Celanese Corporation (NYSE:CE) recently reported its second quarter earnings and discussed the following topics in its earnings conference call.
David Begleiter – Deutsche Bank: Mark, just on the $15 million impact in AI, what was the impact versus Q1 and year-over-year? Was it up or down in terms of this turnaround within supply disruption costs?
Mark C. Rohr – Chairman and CEO: Well, it was the $450 million or so Q1 to Q2 on the surface. I can’t recall anything in Q2 last year.
Steven Sterin – SVP and CFO: Yeah, I think it’s about the same.
Mark C. Rohr – Chairman and CEO: About the same, yes. So the team says here it’s the same either way.
David Begleiter – Deutsche Bank: And just on TCX, what’s your expectation for TCX EBIT contribution or EPS contribution for the back half of the year?
Mark C. Rohr – Chairman and CEO: Yeah, really not very much David. We’re starting a plan of slow – the ethanol market, like all industrial markets in China, is really sloppy today, so we’re just taking our time to bring it up upside. We’re not – in our sort of projections for the year we’re not counting really for any contributions from ethanol as material.
David Begleiter – Deutsche Bank: For breakeven basically.
Mark C. Rohr – Chairman and CEO: Basically.
Duffy Fischer – Barclays Capital: Just a question on the issue of supply. Did that affect North America or Asia, and then was it more of just for gone sales or did you have to go out and purchase product to – then resell it at a loss to your customers?

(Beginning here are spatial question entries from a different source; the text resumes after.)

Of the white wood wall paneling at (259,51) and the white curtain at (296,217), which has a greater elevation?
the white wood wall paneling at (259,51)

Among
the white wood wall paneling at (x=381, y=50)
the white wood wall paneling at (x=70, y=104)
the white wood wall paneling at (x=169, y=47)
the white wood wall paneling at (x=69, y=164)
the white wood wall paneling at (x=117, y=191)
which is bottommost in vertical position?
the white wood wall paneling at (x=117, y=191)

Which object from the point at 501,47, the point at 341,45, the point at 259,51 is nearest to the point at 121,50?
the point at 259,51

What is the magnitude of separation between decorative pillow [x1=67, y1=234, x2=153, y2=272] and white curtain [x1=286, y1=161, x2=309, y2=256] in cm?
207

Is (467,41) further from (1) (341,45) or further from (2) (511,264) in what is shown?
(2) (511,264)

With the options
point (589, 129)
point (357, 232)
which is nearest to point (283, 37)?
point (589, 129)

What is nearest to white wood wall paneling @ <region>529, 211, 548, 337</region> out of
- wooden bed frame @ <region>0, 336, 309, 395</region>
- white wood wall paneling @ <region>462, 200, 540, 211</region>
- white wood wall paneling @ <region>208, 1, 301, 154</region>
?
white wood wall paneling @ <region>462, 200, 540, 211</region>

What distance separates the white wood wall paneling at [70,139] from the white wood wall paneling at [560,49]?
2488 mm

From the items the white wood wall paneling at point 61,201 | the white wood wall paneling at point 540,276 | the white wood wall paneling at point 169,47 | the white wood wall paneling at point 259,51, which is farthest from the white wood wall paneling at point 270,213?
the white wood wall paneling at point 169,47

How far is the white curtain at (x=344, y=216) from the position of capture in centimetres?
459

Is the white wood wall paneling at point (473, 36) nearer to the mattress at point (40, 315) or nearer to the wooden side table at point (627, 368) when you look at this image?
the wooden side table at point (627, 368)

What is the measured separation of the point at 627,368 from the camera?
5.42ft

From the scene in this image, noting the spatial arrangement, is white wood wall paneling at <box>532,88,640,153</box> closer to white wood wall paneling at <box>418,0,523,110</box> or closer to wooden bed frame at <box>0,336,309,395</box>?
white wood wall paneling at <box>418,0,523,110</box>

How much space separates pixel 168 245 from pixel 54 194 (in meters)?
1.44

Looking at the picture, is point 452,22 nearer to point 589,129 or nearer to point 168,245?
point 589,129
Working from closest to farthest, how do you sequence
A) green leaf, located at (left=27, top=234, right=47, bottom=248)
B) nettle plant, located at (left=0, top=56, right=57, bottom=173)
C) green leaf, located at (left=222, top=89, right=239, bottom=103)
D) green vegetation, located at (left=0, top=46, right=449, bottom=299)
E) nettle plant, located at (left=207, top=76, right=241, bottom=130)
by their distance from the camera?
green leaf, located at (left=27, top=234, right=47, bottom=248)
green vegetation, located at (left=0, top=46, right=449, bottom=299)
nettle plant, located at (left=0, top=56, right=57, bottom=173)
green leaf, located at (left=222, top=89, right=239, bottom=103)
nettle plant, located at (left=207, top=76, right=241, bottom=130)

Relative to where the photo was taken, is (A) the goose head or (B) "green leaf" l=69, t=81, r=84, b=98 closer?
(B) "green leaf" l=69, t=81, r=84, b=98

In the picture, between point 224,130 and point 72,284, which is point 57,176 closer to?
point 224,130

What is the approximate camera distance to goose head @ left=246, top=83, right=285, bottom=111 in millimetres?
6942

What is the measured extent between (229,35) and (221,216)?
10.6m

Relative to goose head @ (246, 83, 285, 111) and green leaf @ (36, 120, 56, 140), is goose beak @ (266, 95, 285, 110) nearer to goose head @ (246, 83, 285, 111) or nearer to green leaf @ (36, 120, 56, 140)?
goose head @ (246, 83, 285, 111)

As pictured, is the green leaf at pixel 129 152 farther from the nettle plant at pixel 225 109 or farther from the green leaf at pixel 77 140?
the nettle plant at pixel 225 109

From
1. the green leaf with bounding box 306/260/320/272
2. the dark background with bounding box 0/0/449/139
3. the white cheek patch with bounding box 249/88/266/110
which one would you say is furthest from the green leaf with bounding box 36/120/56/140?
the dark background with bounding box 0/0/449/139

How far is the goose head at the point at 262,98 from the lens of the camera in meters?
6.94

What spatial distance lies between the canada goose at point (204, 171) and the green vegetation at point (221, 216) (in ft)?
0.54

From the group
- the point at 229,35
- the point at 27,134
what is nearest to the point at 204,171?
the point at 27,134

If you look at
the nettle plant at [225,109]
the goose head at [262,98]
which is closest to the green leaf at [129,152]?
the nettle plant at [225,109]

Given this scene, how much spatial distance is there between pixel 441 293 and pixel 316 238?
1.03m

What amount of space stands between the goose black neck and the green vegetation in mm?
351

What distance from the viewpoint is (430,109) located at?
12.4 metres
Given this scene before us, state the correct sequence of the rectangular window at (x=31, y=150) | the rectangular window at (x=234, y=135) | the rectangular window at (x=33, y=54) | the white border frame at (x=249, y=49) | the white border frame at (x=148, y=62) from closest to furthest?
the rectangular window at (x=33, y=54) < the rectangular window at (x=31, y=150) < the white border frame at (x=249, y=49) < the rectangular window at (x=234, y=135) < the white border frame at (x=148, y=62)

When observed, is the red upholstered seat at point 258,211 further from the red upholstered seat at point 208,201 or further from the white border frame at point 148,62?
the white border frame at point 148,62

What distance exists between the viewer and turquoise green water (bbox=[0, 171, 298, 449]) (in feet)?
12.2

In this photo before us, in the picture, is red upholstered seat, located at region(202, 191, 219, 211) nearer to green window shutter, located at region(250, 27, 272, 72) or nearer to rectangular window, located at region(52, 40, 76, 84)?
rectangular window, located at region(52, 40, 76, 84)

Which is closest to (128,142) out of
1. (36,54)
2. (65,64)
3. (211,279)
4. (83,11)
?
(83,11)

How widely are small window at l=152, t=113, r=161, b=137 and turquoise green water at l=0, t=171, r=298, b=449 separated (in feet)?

Mark C. Rohr – Chairman and CEO: Yeah, both. I mean, we supply from other’s locations. We have a global system out there which can negatively impact you and then we actually buy and resell them.
Duffy Fischer – Barclays Capital: Then what was the operating rate for Singapore in the second quarter?
Mark C. Rohr – Chairman and CEO: Well, Duffy, I’m not going to get into that kind of clarity where you all running up facility. We have been running it all year and we try to run it in a way that maximizes profitability for overall business.